Tammy, who says she performed breast self-exams religiously for decades, adds, "That's the only way my breast cancer was found. I didn't feel it."

Tammy wonders how much bigger the mass would have grown before she noticed it or before it started to cause problems. Would her early stage cancer have spread? She says it's tough to think about, as is knowing that the cancer may have been caught sooner if she'd stayed on top of her preventive screening. As a nurse supervisor at Mayo Clinic Health System in Eau Claire, Wisconsin, that's what she advises her patients to do.

"Here I sit with this education. I know better," she says. "I've spent 30 years of my career teaching my patients about taking care of themselves, eating right, doing colonoscopies, mammograms, lipids testing and all of those screening types of things. Yet I'm that person who continued to get those reminder cards in the mail and ignored them, knowing full well I was putting myself at risk."

A crucial message           

Fortunately, Tammy's cancer, diagnosed in December 2016, was caught at an early and treatable stage. The tumor her mammogram identified was removed with a lumpectomy, followed by 19 days of radiation therapy. She didn't need chemotherapy.

Tammy is now feeling well and is considered cured. Today, she talks to "anyone who will listen" about the importance of preventive screenings. Terri Soley, mammography supervisor at the HERS Breast Center at Mayo Clinic Health System in Eau Claire, says Tammy's message is an important one.

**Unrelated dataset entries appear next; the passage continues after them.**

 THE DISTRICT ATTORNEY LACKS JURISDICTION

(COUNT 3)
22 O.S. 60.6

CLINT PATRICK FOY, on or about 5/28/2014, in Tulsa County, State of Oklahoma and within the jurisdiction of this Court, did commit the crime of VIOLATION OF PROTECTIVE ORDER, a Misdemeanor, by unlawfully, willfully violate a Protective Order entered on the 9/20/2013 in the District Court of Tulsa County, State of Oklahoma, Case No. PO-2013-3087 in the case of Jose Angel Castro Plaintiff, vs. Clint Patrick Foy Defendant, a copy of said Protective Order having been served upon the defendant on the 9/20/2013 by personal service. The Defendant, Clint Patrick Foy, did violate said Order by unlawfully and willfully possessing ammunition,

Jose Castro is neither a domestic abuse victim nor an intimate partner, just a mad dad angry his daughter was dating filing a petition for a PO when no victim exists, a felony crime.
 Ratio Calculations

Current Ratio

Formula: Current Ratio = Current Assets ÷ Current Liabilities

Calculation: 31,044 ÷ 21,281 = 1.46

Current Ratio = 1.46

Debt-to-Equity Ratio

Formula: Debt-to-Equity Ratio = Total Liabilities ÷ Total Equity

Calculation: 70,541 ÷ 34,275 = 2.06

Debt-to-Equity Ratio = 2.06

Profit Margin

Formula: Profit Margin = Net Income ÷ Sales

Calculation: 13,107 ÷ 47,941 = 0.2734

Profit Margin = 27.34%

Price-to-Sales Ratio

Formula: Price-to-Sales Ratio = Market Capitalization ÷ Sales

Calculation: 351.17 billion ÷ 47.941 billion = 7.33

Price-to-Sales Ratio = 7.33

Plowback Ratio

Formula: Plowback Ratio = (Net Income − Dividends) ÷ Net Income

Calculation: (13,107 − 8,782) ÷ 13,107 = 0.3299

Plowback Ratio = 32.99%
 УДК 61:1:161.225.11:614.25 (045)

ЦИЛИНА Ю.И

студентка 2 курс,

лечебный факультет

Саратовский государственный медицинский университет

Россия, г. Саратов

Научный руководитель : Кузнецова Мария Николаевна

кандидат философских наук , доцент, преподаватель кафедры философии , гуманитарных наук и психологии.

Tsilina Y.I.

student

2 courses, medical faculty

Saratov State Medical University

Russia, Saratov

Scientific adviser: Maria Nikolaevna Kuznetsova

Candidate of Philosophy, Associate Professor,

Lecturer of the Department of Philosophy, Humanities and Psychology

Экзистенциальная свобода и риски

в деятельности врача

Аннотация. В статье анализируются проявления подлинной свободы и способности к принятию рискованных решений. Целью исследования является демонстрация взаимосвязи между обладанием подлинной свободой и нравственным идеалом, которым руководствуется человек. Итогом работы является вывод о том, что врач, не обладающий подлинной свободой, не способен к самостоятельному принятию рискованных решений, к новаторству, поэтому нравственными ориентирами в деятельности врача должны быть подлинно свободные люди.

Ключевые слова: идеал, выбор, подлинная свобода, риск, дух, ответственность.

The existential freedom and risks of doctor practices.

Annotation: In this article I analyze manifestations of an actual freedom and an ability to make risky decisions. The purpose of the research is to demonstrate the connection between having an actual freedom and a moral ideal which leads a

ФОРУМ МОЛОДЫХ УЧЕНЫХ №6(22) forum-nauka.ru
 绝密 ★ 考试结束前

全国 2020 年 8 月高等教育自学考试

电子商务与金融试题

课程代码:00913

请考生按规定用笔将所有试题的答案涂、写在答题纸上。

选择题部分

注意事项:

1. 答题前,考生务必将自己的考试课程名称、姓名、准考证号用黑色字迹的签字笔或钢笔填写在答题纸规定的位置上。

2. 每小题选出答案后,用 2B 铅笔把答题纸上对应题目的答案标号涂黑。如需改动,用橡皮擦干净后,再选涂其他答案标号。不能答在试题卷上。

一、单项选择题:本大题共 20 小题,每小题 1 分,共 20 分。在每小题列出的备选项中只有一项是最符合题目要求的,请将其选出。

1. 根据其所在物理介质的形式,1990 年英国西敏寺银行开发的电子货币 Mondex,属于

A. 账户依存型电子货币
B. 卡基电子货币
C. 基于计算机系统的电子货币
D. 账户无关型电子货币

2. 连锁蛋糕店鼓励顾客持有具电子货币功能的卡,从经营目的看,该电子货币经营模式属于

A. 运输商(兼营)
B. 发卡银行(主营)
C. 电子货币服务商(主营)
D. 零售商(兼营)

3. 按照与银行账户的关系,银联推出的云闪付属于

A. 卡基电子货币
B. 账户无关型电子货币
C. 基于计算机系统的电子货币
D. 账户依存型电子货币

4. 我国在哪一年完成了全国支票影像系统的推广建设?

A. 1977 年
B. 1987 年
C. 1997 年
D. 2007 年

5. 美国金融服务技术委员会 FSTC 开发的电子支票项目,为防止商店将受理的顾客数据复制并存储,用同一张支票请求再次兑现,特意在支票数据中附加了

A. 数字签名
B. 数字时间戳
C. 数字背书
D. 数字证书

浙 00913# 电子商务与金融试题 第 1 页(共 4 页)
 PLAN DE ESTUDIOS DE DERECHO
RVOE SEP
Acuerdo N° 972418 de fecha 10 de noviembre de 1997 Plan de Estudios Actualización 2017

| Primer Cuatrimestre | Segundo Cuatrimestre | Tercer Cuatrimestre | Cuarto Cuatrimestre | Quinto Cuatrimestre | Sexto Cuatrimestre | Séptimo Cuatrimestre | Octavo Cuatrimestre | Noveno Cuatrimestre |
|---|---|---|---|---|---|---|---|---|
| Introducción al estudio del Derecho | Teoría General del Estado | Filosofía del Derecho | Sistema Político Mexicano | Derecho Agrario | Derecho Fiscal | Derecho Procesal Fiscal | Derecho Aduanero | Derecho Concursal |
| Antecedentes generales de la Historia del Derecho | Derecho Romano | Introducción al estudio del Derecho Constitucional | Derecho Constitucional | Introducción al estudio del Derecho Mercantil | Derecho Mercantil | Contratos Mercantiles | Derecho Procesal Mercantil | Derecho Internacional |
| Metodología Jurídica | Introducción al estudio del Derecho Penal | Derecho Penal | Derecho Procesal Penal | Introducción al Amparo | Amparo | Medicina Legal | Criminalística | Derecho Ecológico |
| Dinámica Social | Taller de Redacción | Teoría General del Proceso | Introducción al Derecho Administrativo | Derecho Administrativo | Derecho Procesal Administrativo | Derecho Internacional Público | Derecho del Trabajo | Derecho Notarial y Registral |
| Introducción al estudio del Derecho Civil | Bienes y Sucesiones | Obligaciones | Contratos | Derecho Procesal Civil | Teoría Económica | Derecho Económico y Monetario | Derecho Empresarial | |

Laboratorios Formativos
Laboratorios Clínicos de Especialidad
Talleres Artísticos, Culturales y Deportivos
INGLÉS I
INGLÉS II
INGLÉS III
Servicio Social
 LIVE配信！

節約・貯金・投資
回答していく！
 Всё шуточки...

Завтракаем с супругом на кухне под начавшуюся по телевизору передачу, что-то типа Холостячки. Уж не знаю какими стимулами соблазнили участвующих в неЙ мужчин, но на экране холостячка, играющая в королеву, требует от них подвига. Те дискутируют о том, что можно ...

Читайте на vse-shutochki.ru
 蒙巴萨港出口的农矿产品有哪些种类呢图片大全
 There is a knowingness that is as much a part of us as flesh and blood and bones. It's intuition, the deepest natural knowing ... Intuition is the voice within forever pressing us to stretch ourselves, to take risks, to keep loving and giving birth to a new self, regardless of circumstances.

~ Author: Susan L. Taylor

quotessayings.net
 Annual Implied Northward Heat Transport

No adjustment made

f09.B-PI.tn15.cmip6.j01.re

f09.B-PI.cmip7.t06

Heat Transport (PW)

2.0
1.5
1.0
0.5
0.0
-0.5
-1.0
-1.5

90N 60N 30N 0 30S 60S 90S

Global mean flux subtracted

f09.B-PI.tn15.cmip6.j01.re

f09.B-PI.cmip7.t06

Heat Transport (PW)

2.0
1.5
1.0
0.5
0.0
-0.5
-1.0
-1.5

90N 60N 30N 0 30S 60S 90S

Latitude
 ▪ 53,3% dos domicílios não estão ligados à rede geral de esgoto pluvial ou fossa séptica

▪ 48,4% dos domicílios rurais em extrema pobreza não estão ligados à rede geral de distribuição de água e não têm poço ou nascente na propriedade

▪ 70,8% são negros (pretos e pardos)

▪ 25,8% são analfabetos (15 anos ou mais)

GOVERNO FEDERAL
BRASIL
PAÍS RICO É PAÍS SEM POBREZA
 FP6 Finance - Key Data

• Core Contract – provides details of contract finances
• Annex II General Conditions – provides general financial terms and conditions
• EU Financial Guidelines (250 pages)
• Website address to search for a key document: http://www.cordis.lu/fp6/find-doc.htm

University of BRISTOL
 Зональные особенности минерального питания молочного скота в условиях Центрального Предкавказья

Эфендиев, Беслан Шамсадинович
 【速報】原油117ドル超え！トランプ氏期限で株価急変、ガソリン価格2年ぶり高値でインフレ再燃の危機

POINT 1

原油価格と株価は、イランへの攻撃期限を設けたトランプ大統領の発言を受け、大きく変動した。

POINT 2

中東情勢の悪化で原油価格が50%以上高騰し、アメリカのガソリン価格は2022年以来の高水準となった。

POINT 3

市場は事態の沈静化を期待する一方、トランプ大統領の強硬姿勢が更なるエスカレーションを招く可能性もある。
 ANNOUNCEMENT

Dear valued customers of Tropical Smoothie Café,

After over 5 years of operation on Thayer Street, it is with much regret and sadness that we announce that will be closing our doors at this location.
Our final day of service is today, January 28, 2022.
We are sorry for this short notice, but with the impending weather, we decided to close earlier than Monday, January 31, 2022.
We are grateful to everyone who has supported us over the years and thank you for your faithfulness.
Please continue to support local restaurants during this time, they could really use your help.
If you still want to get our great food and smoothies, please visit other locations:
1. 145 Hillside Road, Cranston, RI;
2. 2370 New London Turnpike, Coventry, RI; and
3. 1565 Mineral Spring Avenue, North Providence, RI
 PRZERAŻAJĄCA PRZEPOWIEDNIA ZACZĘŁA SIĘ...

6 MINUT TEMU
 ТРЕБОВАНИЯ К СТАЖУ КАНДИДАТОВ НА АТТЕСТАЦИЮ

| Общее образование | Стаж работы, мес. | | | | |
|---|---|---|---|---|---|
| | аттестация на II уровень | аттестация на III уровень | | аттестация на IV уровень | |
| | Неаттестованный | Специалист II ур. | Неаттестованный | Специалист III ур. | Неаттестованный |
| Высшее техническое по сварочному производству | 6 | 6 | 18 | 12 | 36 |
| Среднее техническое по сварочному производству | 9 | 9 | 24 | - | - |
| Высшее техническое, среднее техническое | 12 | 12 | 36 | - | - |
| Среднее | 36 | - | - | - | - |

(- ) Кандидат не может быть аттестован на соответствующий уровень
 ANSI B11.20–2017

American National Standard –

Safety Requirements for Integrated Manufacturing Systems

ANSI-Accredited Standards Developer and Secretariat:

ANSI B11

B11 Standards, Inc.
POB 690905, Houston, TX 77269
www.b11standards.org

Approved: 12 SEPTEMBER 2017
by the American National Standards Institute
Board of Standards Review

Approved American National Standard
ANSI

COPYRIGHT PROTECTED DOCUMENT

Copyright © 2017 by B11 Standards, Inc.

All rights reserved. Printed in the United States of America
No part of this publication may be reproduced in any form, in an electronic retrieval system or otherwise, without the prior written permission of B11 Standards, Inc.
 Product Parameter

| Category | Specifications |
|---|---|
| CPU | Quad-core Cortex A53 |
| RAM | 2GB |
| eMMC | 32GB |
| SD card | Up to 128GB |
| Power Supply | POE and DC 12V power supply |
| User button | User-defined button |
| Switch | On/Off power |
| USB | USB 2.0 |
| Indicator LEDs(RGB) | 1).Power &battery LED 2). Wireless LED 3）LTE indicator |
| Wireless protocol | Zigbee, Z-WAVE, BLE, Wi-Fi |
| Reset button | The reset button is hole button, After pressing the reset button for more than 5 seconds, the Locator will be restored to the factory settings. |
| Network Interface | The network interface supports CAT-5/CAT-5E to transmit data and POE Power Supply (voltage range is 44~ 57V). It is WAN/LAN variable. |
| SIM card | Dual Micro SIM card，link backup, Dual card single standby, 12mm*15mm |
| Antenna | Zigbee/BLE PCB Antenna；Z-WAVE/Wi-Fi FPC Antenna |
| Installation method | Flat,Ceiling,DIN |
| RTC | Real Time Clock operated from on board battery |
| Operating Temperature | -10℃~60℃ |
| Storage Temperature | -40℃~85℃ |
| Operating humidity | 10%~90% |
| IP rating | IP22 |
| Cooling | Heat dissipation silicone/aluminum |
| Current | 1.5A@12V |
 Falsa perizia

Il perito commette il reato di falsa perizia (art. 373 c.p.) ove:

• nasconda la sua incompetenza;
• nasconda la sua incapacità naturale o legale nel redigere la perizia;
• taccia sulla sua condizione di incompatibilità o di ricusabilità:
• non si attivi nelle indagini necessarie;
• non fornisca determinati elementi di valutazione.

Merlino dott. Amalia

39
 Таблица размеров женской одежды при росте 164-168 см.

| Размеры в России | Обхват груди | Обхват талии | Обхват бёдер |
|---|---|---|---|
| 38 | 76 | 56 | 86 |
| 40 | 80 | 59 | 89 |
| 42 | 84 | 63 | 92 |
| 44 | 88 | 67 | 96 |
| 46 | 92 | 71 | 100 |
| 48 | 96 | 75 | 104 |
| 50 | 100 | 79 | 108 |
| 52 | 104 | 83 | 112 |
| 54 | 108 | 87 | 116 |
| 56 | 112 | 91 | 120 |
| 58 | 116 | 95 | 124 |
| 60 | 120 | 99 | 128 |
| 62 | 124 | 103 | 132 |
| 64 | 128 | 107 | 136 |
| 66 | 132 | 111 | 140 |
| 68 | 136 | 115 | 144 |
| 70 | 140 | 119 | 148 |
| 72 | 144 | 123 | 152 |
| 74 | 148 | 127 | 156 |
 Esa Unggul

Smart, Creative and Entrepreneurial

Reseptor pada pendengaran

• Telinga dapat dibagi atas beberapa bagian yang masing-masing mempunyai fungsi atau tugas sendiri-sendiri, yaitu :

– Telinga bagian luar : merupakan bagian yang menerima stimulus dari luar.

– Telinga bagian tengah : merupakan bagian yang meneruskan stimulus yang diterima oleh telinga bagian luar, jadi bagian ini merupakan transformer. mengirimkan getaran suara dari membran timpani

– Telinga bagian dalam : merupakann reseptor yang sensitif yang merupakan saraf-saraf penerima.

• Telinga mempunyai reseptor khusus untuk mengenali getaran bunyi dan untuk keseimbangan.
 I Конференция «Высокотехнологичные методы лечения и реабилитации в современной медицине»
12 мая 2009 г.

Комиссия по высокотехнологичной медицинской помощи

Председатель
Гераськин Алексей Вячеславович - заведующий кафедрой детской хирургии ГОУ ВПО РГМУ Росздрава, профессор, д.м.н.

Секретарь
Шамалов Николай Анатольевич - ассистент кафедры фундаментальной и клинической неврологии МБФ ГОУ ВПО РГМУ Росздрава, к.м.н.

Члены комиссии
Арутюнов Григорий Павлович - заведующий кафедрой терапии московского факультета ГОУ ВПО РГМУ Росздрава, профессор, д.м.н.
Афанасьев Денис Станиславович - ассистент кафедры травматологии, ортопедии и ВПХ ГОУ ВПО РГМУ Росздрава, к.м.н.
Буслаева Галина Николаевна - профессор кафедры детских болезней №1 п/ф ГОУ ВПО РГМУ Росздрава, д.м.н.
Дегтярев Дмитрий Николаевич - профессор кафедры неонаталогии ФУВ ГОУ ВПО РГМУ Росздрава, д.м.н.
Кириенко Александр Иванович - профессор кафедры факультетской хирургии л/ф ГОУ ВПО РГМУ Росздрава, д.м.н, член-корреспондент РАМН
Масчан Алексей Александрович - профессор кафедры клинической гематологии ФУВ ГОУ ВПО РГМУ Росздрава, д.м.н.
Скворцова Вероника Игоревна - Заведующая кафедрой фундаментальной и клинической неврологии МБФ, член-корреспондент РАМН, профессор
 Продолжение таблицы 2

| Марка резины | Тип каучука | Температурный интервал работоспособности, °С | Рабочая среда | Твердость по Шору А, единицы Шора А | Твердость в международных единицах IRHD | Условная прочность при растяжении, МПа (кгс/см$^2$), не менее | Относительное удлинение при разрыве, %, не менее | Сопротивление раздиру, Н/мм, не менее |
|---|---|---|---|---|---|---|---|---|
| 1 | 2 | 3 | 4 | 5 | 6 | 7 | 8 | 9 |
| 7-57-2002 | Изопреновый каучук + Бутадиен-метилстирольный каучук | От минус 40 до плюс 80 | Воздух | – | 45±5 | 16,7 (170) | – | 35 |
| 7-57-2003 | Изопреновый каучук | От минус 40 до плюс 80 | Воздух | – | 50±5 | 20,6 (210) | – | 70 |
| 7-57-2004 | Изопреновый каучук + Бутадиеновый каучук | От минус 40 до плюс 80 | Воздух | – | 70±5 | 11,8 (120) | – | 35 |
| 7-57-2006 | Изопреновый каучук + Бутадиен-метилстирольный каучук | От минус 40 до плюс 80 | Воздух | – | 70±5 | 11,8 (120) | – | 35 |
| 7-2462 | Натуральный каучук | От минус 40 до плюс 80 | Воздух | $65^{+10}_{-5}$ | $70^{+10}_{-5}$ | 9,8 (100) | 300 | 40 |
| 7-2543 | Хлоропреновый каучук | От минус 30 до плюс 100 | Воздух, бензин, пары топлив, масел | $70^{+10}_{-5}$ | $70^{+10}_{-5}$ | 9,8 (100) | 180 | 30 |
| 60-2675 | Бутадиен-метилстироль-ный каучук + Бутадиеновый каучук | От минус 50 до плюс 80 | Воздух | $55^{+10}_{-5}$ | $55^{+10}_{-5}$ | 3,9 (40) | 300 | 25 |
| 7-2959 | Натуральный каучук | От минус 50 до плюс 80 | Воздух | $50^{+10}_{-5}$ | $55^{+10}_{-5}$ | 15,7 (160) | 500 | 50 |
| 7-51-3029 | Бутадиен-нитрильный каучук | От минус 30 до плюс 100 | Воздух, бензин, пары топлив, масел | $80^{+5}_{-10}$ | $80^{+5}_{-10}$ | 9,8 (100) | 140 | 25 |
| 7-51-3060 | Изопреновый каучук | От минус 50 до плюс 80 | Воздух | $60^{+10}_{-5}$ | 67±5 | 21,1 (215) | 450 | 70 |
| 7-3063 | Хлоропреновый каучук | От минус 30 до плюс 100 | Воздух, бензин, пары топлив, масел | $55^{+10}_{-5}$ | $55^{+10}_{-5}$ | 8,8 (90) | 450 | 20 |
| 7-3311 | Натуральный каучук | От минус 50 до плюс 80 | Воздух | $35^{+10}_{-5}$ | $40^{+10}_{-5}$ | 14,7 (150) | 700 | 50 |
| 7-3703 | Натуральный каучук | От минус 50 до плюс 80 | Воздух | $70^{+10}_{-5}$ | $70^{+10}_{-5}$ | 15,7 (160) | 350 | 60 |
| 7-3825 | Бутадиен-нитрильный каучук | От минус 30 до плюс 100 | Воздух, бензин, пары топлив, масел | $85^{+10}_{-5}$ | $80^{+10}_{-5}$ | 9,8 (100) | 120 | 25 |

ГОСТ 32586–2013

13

"Don't skip your annual mammogram," Soley says. "Tammy is someone who didn't come in for three years. When she did get a mammogram, the radiologist questioned an area. We called her back and did additional imaging under 3-D tomosynthesis. From those results, we recommended a biopsy. We found it early, and she's a success story."

An important tool

Mayo Clinic Health System in Eau Claire began offering 3-D tomosynthesis mammography — a diagnostic tool designed for early breast cancer detection — about four years ago. Often done in conjunction with traditional digital mammography, the 3-D part of the exam involves sweeping an X-ray arm in a slight arc over the patient's breast, taking multiple images. A computer then produces a 3-D image of the breast tissue in 1 millimeter slices.

"It's like comparing a loaf of bread to a sliced loaf of bread," Soley says.

Megan Meyers, M.D., a radiologist at Mayo Clinic Health System in Eau Claire, says there are multiple advantages of 3-D mammography, especially how it can find abnormalities at the smallest, most-treatable size.


"It's so easy to let your health fall by the wayside, but it's really important to be diligent about screening yearly." — Megan Meyers, M.D.


"Three-dimensional screenings become really important in patients that have denser breasts," Dr. Meyers says. "To be able to view the overlapping breast tissue in slices gives us the ability to detect more cancers and reduce the amount of callbacks by 25 to 30 percent." Callbacks are common in patients undergoing breast cancer screenings so radiologists can look further at unclear areas.

"It's heartbreaking to detect breast cancer after patients haven't come in for a period of time," Dr. Meyers says. "It's so easy to let your health fall by the wayside, but it's really important to be diligent about screening yearly."

Tammy wholeheartedly agrees.

"If there's a lesson to be learned from any of this, it's the importance of doing that," she says. "It saves lives. I don't think you appreciate that until you go through something like this. The importance of that is so incredible."